|Posted on October 11, 2011 at 4:20 PM|
By: Paul Wallace, Assistant Professor of Instructional Technology
Appalachian State University
Ten years ago I had just begun writing i-mode Developer’s Guide, a book about mobile Internet development, and was working at the time for an IT consulting company in Tokyo, down the street from Shibuya station – where Howard Rheingold starts his journey investigating the social mobile revolution in Smart Mobs: The Next Social Revolution. There was a lot of excitement around that time regarding the mobile Internet and communication applications, as a number of innovative mobile services had just become available. At times, walking around Shibuya, I thought about the future of mobile learning – particularly location-based and context-aware learning applications, what I refer to as "place-based learning".
At the time, my vision was the idea that parents and children, couples, friends, and other groups could spend time outdoors while engaged in formal or informal "place-based" learning. I recall thinking about a time in the future when most people could access educational content wherever they may be, and everyone would have a mobile phone with a "dream setup" for mobile learning: GPS, camera, 3G data connectivity, large color display, touch screen interface, and a robust application platform for software development. Back then it was just a dream, but now that description is the modern-day smartphone.
My vision of ubiquitous place-based learning is finally becoming a reality, and for the past few years I’ve been teaching instructional technology and incorporating the design of mobile learning into my classes. One of the things that I’ve discovered is that constructing educational mobile games can be as beneficial as the act of playing. Yasmin Kafai, a leading researcher on educational games, discusses two ways of looking at the subject: instructionists, who focus on the design of games for the purpose of instruction, and constructionists, who believe in providing opportunities for students to construct knowledge through the making of games. The process of constructing mobile games within small groups I find to be beneficial in developing and exercising critical 21st century skills; things such as research, synthesizing and evaluating data, collaboration, creativity, and leadership.

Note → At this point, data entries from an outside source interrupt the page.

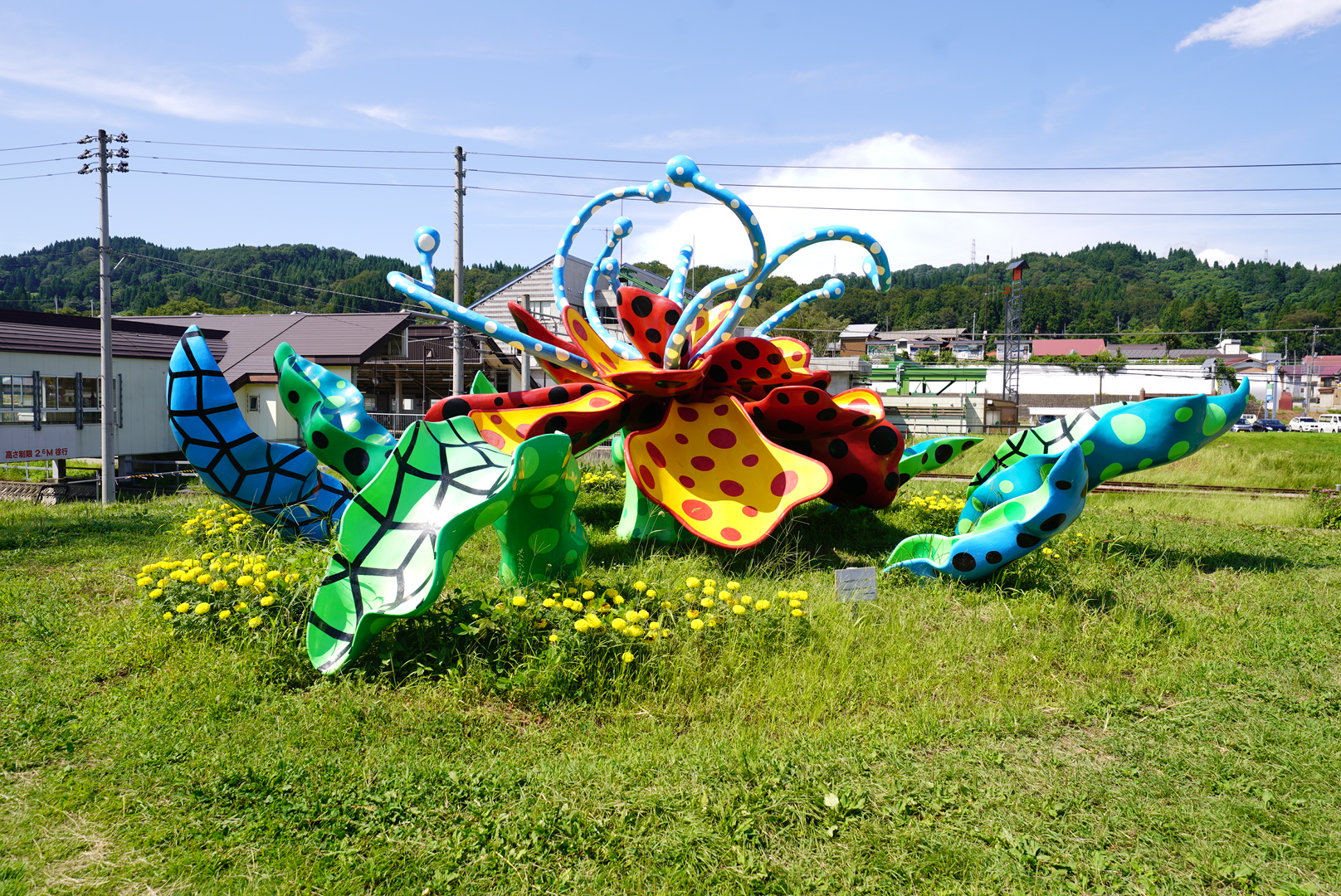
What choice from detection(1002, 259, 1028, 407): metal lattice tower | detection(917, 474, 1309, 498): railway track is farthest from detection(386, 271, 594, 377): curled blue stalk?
detection(1002, 259, 1028, 407): metal lattice tower

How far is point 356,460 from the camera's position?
24.0 feet

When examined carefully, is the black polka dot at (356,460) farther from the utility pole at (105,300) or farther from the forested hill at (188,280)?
the forested hill at (188,280)

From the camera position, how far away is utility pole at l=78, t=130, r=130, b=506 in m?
14.5

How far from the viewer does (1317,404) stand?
64.4 m

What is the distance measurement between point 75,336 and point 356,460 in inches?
602

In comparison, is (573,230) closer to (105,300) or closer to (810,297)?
(810,297)

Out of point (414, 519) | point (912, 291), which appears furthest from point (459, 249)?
point (912, 291)

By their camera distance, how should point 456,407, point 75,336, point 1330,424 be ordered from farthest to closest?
1. point 1330,424
2. point 75,336
3. point 456,407

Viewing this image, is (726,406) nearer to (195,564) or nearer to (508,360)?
(195,564)

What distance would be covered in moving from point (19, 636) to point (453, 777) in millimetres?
3473

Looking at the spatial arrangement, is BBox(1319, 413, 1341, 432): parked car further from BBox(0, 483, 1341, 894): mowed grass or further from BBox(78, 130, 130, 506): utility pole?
BBox(78, 130, 130, 506): utility pole

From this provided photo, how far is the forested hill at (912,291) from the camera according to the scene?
65500 millimetres

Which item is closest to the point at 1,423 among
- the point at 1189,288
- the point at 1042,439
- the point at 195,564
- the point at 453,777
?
the point at 195,564

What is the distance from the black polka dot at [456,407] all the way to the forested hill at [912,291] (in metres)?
29.6
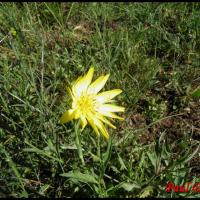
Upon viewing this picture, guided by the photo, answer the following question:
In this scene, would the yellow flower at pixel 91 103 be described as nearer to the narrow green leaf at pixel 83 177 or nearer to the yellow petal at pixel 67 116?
the yellow petal at pixel 67 116

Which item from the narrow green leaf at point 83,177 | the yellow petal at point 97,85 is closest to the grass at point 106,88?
the narrow green leaf at point 83,177

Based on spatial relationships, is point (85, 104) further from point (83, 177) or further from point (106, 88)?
point (106, 88)

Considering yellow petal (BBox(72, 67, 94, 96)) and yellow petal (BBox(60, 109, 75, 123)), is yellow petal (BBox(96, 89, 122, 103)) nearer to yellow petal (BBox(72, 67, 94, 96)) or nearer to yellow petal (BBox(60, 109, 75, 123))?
yellow petal (BBox(72, 67, 94, 96))

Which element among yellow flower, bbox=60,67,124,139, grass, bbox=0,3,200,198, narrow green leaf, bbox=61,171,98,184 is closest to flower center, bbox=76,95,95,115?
yellow flower, bbox=60,67,124,139

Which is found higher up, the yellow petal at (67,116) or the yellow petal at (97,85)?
the yellow petal at (97,85)

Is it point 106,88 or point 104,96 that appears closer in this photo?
point 104,96

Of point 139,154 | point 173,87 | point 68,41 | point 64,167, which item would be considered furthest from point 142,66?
point 64,167

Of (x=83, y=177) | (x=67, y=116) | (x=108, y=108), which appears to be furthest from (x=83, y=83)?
(x=83, y=177)
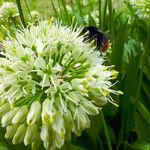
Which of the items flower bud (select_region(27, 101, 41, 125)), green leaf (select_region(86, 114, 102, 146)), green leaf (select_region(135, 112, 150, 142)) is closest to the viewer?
flower bud (select_region(27, 101, 41, 125))

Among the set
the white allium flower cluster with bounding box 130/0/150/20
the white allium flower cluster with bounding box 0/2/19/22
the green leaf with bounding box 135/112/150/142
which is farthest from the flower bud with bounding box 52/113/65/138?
the white allium flower cluster with bounding box 0/2/19/22

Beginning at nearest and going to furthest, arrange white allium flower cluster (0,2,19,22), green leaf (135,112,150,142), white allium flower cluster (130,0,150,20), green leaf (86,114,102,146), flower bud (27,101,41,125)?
1. flower bud (27,101,41,125)
2. green leaf (86,114,102,146)
3. green leaf (135,112,150,142)
4. white allium flower cluster (130,0,150,20)
5. white allium flower cluster (0,2,19,22)

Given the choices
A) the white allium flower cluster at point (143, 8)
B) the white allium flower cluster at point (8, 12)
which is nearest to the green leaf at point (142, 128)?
the white allium flower cluster at point (143, 8)

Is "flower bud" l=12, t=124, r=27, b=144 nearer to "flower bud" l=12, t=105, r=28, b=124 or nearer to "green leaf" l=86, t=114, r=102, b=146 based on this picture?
"flower bud" l=12, t=105, r=28, b=124

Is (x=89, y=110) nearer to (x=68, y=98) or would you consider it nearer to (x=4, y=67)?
(x=68, y=98)

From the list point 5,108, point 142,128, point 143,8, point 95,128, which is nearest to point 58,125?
point 5,108

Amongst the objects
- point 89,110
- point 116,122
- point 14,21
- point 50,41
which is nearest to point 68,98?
point 89,110

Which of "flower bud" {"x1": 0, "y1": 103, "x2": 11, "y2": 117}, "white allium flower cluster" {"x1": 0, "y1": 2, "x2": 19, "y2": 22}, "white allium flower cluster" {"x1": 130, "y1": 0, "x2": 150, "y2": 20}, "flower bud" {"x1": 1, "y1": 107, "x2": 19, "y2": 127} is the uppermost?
"white allium flower cluster" {"x1": 0, "y1": 2, "x2": 19, "y2": 22}
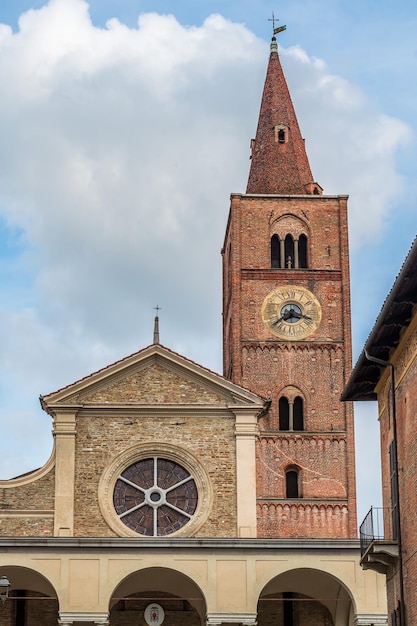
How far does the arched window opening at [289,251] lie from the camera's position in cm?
4728

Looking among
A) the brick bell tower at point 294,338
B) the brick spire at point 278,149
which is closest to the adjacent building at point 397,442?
the brick bell tower at point 294,338

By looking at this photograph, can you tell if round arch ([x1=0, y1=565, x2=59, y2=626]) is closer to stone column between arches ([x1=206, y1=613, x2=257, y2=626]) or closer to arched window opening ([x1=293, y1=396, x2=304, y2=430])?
stone column between arches ([x1=206, y1=613, x2=257, y2=626])

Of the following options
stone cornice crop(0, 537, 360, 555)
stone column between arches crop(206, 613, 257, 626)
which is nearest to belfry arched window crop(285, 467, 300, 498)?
stone cornice crop(0, 537, 360, 555)

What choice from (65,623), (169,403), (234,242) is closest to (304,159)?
(234,242)

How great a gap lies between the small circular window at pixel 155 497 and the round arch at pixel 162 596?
1206 millimetres

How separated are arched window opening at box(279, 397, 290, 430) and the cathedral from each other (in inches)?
1.8

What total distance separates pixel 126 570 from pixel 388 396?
10.9 m

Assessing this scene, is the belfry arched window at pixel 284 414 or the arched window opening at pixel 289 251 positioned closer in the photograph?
the belfry arched window at pixel 284 414

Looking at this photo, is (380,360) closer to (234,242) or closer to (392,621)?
(392,621)

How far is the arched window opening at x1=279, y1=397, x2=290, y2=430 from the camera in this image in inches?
1774

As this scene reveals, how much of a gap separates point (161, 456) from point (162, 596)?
372 centimetres

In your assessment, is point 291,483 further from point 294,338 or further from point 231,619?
point 231,619

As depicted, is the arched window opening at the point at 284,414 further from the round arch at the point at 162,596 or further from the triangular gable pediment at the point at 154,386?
the round arch at the point at 162,596

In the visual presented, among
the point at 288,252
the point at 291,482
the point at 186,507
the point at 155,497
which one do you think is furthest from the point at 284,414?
the point at 155,497
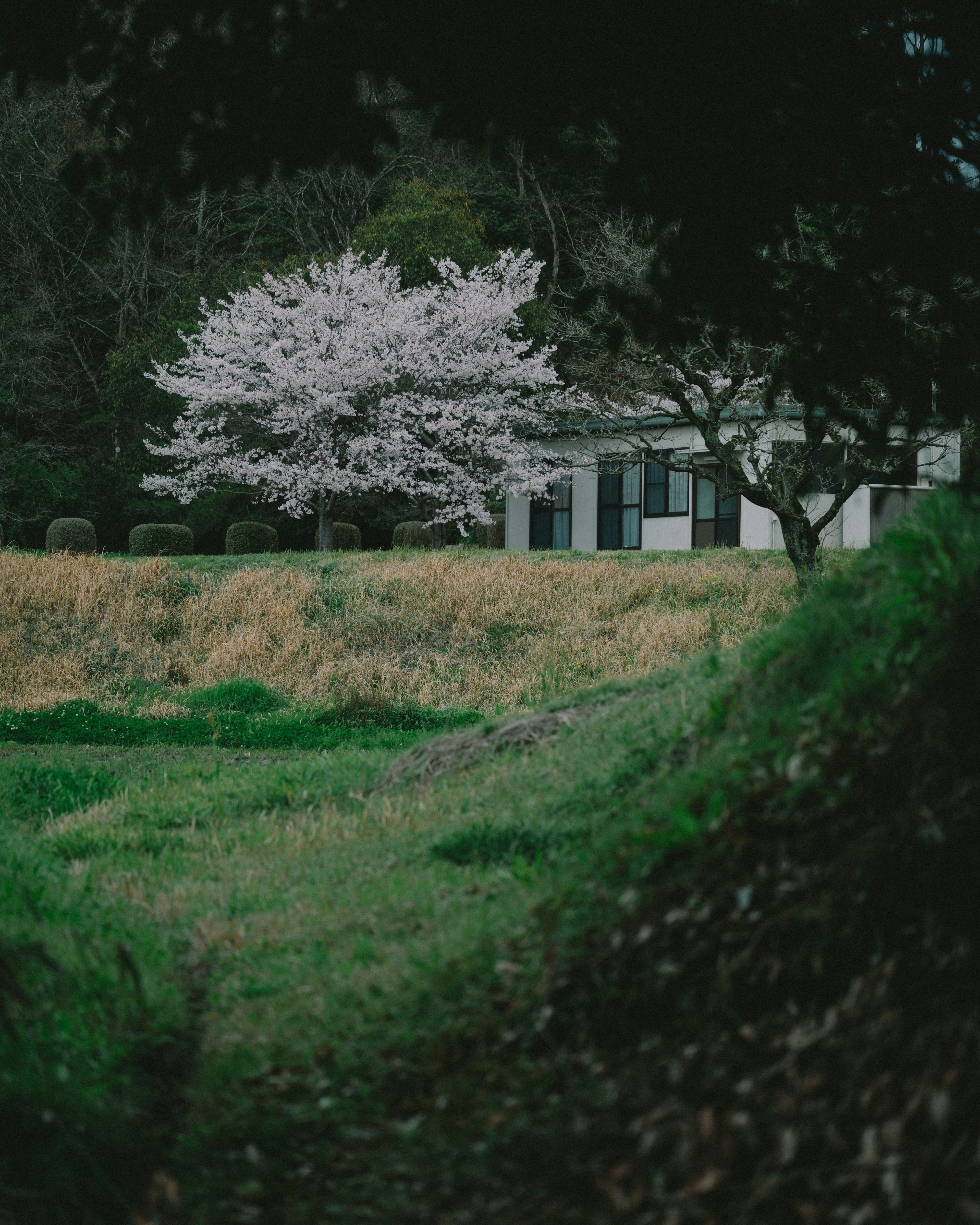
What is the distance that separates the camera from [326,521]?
25.2 meters

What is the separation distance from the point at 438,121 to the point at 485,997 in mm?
2880

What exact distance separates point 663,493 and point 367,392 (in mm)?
7299

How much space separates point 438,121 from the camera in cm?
388

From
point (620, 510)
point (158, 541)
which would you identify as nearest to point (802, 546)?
point (620, 510)

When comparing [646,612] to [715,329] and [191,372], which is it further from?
[191,372]

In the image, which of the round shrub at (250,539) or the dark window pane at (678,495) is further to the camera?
the dark window pane at (678,495)

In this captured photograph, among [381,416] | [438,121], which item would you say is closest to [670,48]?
[438,121]

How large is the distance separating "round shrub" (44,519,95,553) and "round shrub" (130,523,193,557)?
89cm

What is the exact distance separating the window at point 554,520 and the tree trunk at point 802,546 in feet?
40.8

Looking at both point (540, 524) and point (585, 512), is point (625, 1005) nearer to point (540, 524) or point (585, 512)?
point (585, 512)

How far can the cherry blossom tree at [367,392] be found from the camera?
2395 cm

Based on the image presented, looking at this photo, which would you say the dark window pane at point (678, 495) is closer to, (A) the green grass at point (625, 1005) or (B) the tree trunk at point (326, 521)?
(B) the tree trunk at point (326, 521)

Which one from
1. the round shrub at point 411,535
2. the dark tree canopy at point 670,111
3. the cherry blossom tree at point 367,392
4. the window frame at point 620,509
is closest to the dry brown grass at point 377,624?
the cherry blossom tree at point 367,392

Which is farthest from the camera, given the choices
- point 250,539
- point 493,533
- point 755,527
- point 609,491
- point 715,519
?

This year I had student groups in one of my courses at Appalachian State University work together with the Watauga River Conservation Partners, a local community organization working to protect the Watauga River, in a service-learning project creating games related to the wetlands. By the end of the semester, these games were available for the community to play on mobile phones and tablet devices at a wetlands area adjacent the Boone Greenway Trail, a popular recreation area in town. We first experimented with several platforms for developing the games, but in the end all of the groups selected SCVNGR. Much of the reason for adopting SCVNGR was that students found that creating challenges and treks is simple and straightforward. The SCVNGR builder interface is an online application, and doesn’t require knowledge of a scripting language, so students can spend time creating the content, characters, and storylines for the games – instead of struggling with coding interactions and building the mobile application interface.
I outline some aspects and examples of the SCVNGR educational games in the recent issue of EDUCAUSE Quarterly, in the article, Student-Community Collaboration to Construct Mobile Learning Games. One of the wetland games created by a student group in SCVNGR is called Bug Off, and includes challenges related to the importance of insects in the wetlands. For instance, a couple of challenges designed for Bug Off use the text and photo input of the SCVNGR platform at two physical locations in the wetlands area of Boone Greenway, so at those locations a player would be presented with the following challenges:
• A Dragonfly flaps its wings over 2,000 times per minute! How many times can you flap your arms in a minute? (text input)
• Take a photo of your partner flapping her “wings.” (photo input)
• In a single day, the dragonfly eats more than its own weight in mosquitoes. How many chicken nuggets would you have to eat in one day to equal your weight? (text input)
Here are some screenshots from the challenges:
Student-created videos accompany these challenges, helping students solve the weight question by providing necessary facts. In fact, student groups found that video media was the most effective way of presenting educational content and information to the players through SCVNGR, prior to having players answer a challenge. Also, many of my student groups took advantage of developing several different media resources for challenges, including video and images, to present characters and more complex storylines into the treks – making the games more engaging to younger players and families with young children who might be visiting the Greenway walking trails and pull up the games on their phones. For example, students created a fun video related to the role of dragonflies in the wetlands, and even demonstrate the “correct” way to flap your wings:
Overall, the benefits to my students who were creating the place-based mobile games within a service-learning context were related to both content knowledge and attitude towards community engagement. I found that the project not only increased my students’ interest in community service, but it also prompted a strong positive reaction to different types of collaboration in the development phase of the games. It was evident that the student groups enjoyed working on the project, and learned a lot about both game design and interaction. Moreover, they also ended up learning a lot about the wetlands – which is proof to me that constructing mobile learning games can be a valuable instructional strategy.